■ **CHALLENGE**: Swap "sign board" for "notice board" everywhere it appears in the lines below, and give them back with everything else unchanged and the pictures left out.
__________
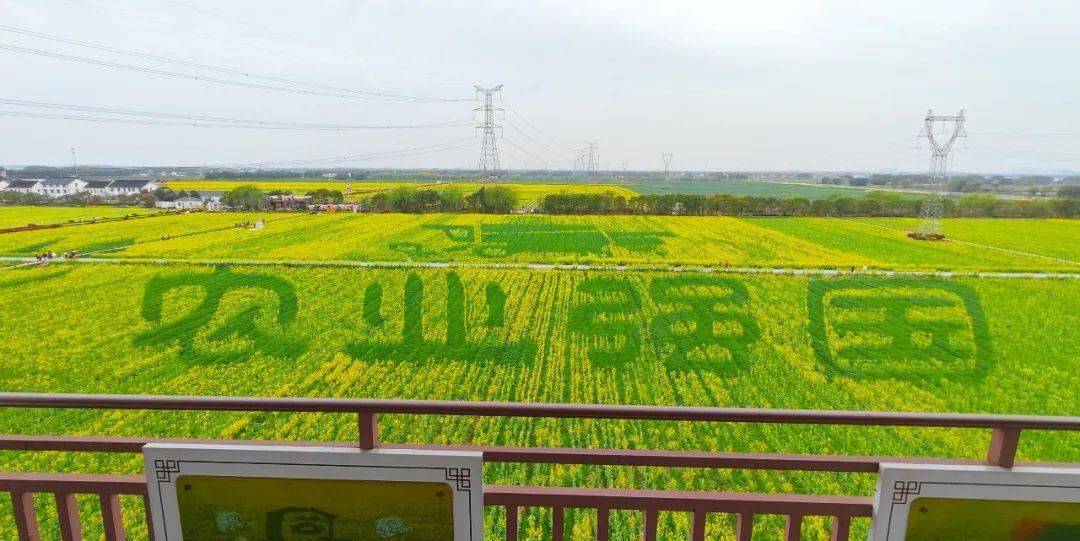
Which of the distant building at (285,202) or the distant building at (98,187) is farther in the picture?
the distant building at (285,202)

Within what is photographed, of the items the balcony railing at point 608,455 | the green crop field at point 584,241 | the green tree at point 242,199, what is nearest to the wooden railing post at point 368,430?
the balcony railing at point 608,455

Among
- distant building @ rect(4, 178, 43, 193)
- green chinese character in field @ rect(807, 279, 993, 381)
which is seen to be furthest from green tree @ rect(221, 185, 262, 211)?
green chinese character in field @ rect(807, 279, 993, 381)

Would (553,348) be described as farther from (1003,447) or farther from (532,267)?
(1003,447)

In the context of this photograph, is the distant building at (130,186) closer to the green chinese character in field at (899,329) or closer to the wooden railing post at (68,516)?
the wooden railing post at (68,516)

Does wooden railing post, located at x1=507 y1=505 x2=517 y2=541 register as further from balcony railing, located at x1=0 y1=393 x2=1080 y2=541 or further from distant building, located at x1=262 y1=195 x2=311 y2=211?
distant building, located at x1=262 y1=195 x2=311 y2=211

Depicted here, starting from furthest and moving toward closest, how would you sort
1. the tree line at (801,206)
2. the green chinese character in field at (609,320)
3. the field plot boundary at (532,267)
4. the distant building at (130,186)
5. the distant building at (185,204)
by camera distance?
the tree line at (801,206), the distant building at (185,204), the distant building at (130,186), the field plot boundary at (532,267), the green chinese character in field at (609,320)

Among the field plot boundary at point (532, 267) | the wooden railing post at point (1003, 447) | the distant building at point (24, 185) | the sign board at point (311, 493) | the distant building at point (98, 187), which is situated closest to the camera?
the wooden railing post at point (1003, 447)

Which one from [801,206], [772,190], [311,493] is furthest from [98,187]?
[772,190]
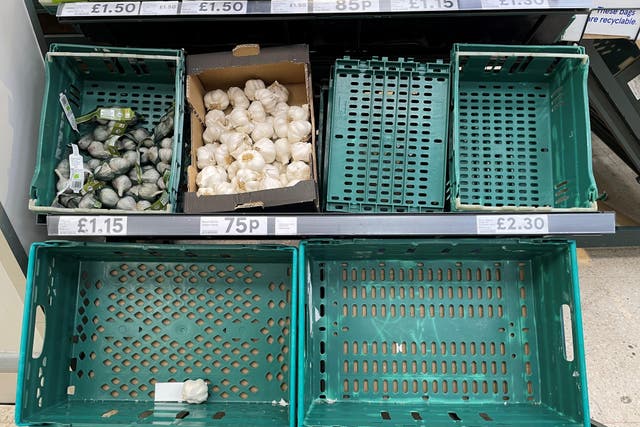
__________
■ **ANSWER FOR THE TASK**:
Which of the distant building at (285,202) or the distant building at (98,187) is farther in the picture?
the distant building at (285,202)

Within what is photographed, of the items the balcony railing at point 608,455 | the green crop field at point 584,241 | the green tree at point 242,199, what is nearest to the wooden railing post at point 368,430?
the balcony railing at point 608,455

Among
- distant building @ rect(4, 178, 43, 193)
- green chinese character in field @ rect(807, 279, 993, 381)
which is seen to be furthest from green tree @ rect(221, 185, 262, 211)?
green chinese character in field @ rect(807, 279, 993, 381)

Would (553,348) be described as farther from (1003,447) or farther from (532,267)?
(1003,447)

In the context of this photograph, is the distant building at (130,186) closer to the green chinese character in field at (899,329) or closer to the wooden railing post at (68,516)?
the wooden railing post at (68,516)

Does wooden railing post, located at x1=507 y1=505 x2=517 y2=541 register as further from balcony railing, located at x1=0 y1=393 x2=1080 y2=541 or further from distant building, located at x1=262 y1=195 x2=311 y2=211?
distant building, located at x1=262 y1=195 x2=311 y2=211

Depicted here, starting from furthest and moving toward closest, how would you sort
1. the tree line at (801,206)
2. the green chinese character in field at (609,320)
3. the field plot boundary at (532,267)
4. the distant building at (130,186)
5. the distant building at (185,204)
by camera distance?
the tree line at (801,206), the distant building at (185,204), the distant building at (130,186), the field plot boundary at (532,267), the green chinese character in field at (609,320)

Among the field plot boundary at point (532, 267) | the wooden railing post at point (1003, 447) | the distant building at point (24, 185) | the notice board at point (311, 493) | the distant building at point (98, 187), which is situated closest to the camera?
the wooden railing post at point (1003, 447)

Which one from [801,206], [772,190], [311,493] is furthest from [98,187]?
[772,190]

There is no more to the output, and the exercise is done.